> Selected excerpt
+ + + + +

I've been thoroughly enjoying Charlaine Harris's 'Midnight, Texas' series and was both sad and relieved to discover that it's really a trilogy. I'm sad because I want more, but relieved because this third book wraps things up pretty well and we don't need more books to dilute the achievement. Now, I guess I need to see the NBC television series based on the trilogy and named 'Midnight, Texas'. Maybe after I finish up 'True Blood'. (Review of book one here and book two here)

What makes this trilogy special within Harris's prolific bibliography is that it really doesn't have a lead. All Harris's other series have clear leads, from her Lily Bard and Aurora Teagarden cozies to the Harper Connelly supernatural series. Even her Southern Vampire books, with their sprawling cast of characters, are really all about Sookie Stackhouse and that has become reflected on the covers. The first six, at least in their original printings, proclaimed that they're each 'A Southern Vampire Novel', while the last six state instead, 'A Sookie Stackhouse Novel'. While we arrive in Midnight with Manfred Bernardo, the psychic we met in the Harper Connelly books, he's not really the lead and neither is anybody else.

Instead, it revolves around the town of Midnight, TX for reasons that finally become apparent in this final volume in the trilogy. I had wondered, in my review of the first book, 'Midnight Crossroad', if Harris would be able to sustain a series in such a small town, where the corpse of the week would quickly become a rather overt anomaly to the folk who live around Midnight rather than in it. This final book explains rather reasonably why things happen in Midnight and why the strange people who live there were drawn to it in the first place. It's an interesting approach and it makes sense, from a supernatural standpoint.

Manfred is but one of an ensemble cast of strange and wonderful people who have been somehow called to the tiny town of Midnight, TX over the years. There's also Bobo Winthrop, who runs Midnight Pawn; Lemuel Bridger, the vampire who works his night shift; and Lemuel's human girlfriend, Olivia, who kills people for a living. There are angels and weretigers and folk we haven't figured out yet, though we will by the end of this book. And there's Fiji, the local witch.

For a series where we show up with Manfred Bernardo, the first book centered on Bobo and the second book on Olivia, while this third centres on Fiji, whose powers were never as fake as the new age crap that she sells in her store but who finds some real strength here. While she was never my favourite character, I always liked Fiji and I'm happy that she got her moment in the spotlight, even if it turns out to be one that couldn't be any more embarrassing for her.

+ + + + +

> Records shown
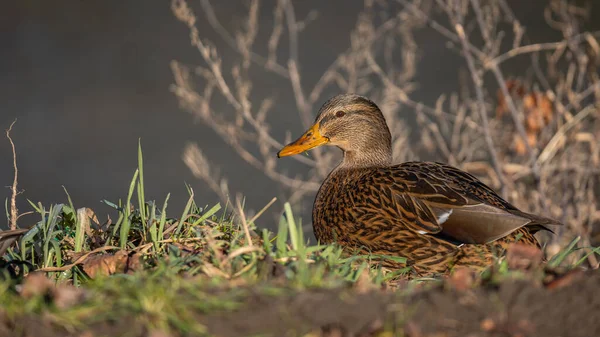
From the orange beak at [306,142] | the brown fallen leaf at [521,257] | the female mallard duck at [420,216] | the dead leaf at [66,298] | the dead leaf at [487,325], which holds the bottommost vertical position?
the female mallard duck at [420,216]

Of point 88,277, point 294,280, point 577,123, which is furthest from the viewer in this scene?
point 577,123

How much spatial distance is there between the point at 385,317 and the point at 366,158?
10.6 ft

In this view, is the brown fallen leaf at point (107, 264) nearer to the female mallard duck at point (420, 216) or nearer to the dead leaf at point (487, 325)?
the female mallard duck at point (420, 216)

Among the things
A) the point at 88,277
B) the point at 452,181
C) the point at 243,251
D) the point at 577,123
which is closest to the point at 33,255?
the point at 88,277

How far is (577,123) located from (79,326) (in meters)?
5.54

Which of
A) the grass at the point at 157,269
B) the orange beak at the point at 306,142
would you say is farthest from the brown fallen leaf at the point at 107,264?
the orange beak at the point at 306,142

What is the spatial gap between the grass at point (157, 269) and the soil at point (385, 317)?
0.03 m

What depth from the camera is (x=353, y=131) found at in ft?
17.5

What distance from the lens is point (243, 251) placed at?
276cm

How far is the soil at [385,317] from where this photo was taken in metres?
2.12

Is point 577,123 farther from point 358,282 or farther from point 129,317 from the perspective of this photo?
point 129,317

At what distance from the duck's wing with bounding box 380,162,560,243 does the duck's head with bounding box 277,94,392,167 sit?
2.22 ft

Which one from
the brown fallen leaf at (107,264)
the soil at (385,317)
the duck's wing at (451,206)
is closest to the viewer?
the soil at (385,317)

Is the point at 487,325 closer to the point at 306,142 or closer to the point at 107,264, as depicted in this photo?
the point at 107,264
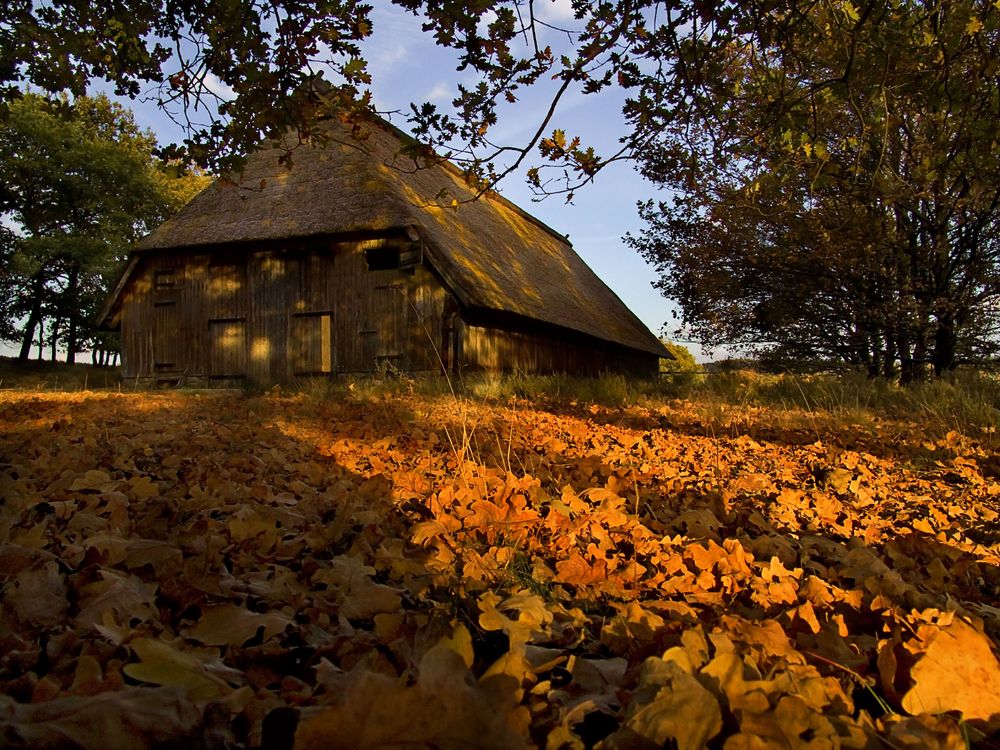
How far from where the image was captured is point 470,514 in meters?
2.69

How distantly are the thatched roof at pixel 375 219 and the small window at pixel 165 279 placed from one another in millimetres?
718

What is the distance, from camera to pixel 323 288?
14.5 metres

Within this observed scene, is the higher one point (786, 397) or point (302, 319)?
point (302, 319)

+ + + + +

> Prompt A
According to the review of the Midnight, Texas trilogy, why was the reviewer both sad and relieved to learn the series is a trilogy?
> Prompt B
Continue the review of the Midnight, Texas trilogy from its last sentence.

> Written answer A
The reviewer was sad because they wanted more books. They were relieved because the third book wraps things up well, and more books would only dilute what the series achieved.

> Written answer B
She's not the only character to find, if not an end, at least the end of a story arc. She has grown consistently throughout the trilogy, just as Olivia has, and there's a lot more about Olivia here too; from perhaps the least explained character in town in the first book, she's become very possibly the most explained in the trilogy. Others haven't grown so much, but we have learned more about them as we went on and their stories helped build the story of their town. Others, like Manfred, play so consistently throughout that he's surely less our avatar and more just the eyes that allow us to see into Midnight.

One of the most defining aspects of this series is how Harris set it up to tie all her series into one shared universe. Manfred came from the Harper Connelly books, while Bobo learned his martial arts from Lily Bard and Quinn the weretiger transferred over from the Sookie Stackhouse novels. There are a number of other connections too and I'm not so au fait with Harris's body of work to assume that I've caught them all. The obvious new connection here comes when Lemuel and Olivia visit a vampire nest in Dallas to trade with Joseph Velasquez for a vampire useful to him because she can read Etruscan. Joseph inherited the nest from Stan, whose followers were massacred by the Fellowship of the Sun in 'Living Dead in Dallas', the second Southern Vampire novel. Joseph's cleaned the place up.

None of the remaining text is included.